Material to process Block Start

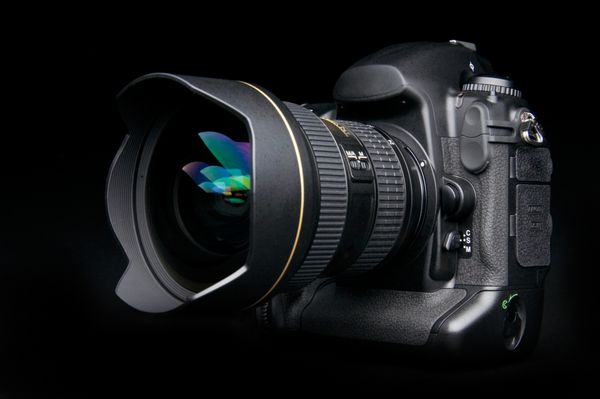 دوربین حرفه ای دیجیتال با لنز زوم در پس زمینه سیاه و سفید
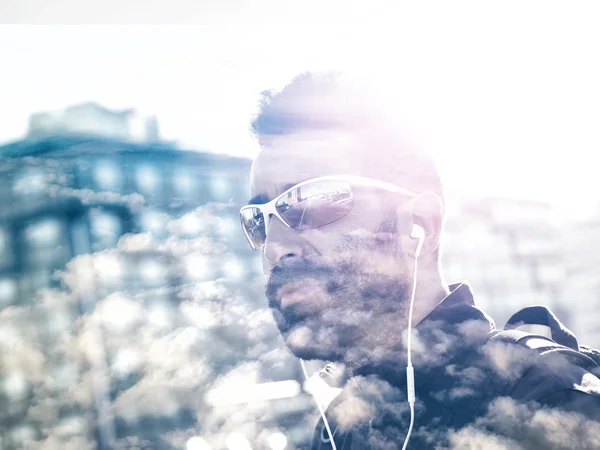 Double exposure of handsome sportsman and cloudscape — Stock Photo, Image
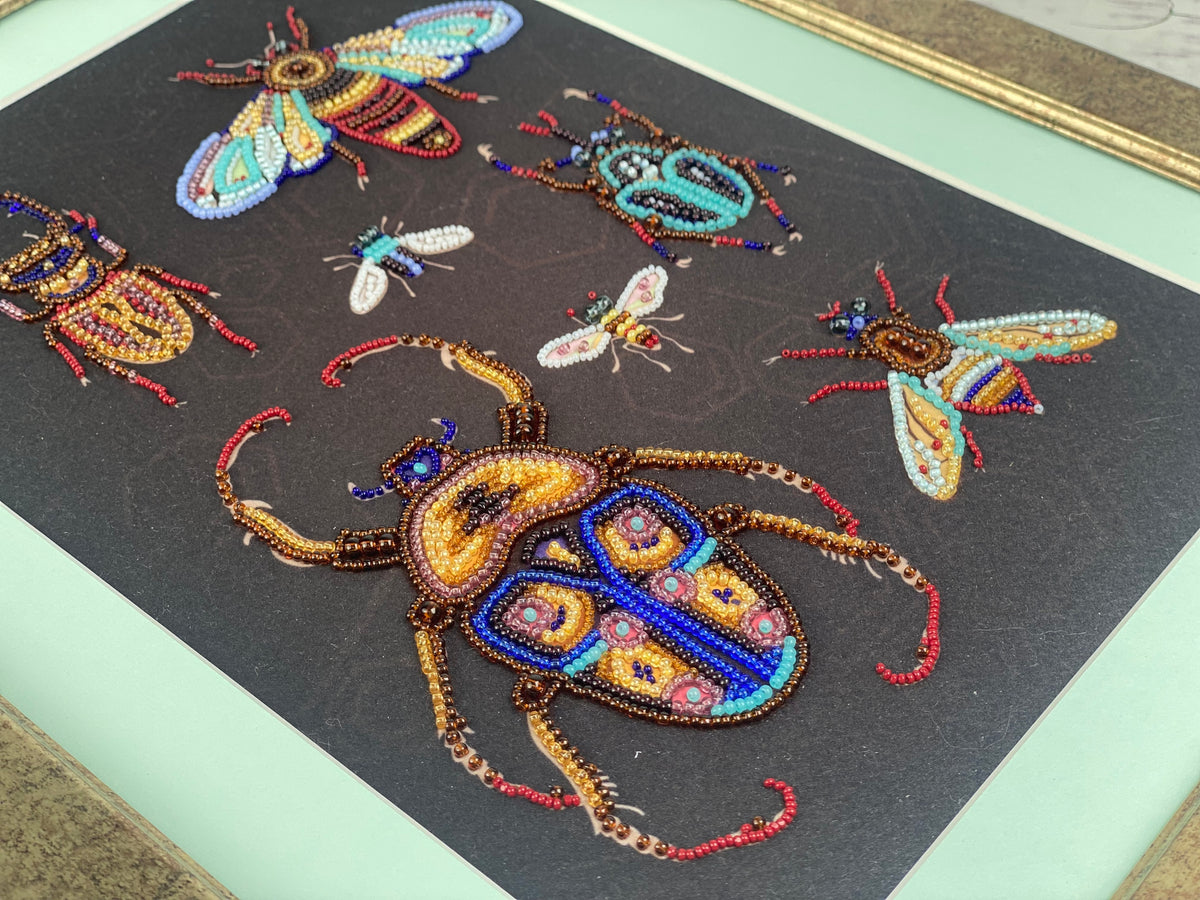 The image is a framed artwork featuring a detailed and colorful beaded design of various insects, including a large beetle with a blue and yellow pattern.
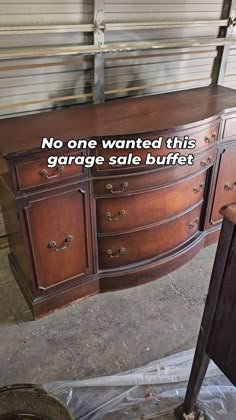 an old dresser with a sign on it that says no one wanted this garage sale buffet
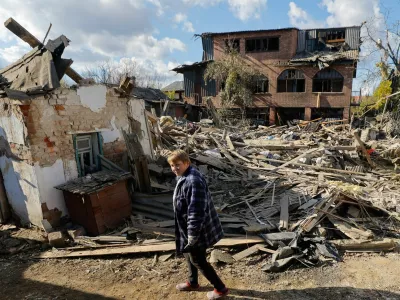 Oksana Lavrenteva, 52, walks past rubble of her house following what Russian-installed authorities described as an overnight Ukrainian missile strike, amid the Russia-Ukraine military conflict in Yasynuvata (Yasinovataya) in the Donetsk region, a Russian-controlled area of Ukraine, October 26, 2025. REUTERS/Alexander Ermochenko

Material to process Block End

### Task:
Could you update the lines from the start of the records through the line containing "an old dresser", replacing "garage sale" with "yard sale" and keeping everything else the same? Leave the pictures out of your answer.

### Answer below:
 دوربین حرفه ای دیجیتال با لنز زوم در پس زمینه سیاه و سفید
 Double exposure of handsome sportsman and cloudscape — Stock Photo, Image
 The image is a framed artwork featuring a detailed and colorful beaded design of various insects, including a large beetle with a blue and yellow pattern.
 an old dresser with a sign on it that says no one wanted this yard sale buffet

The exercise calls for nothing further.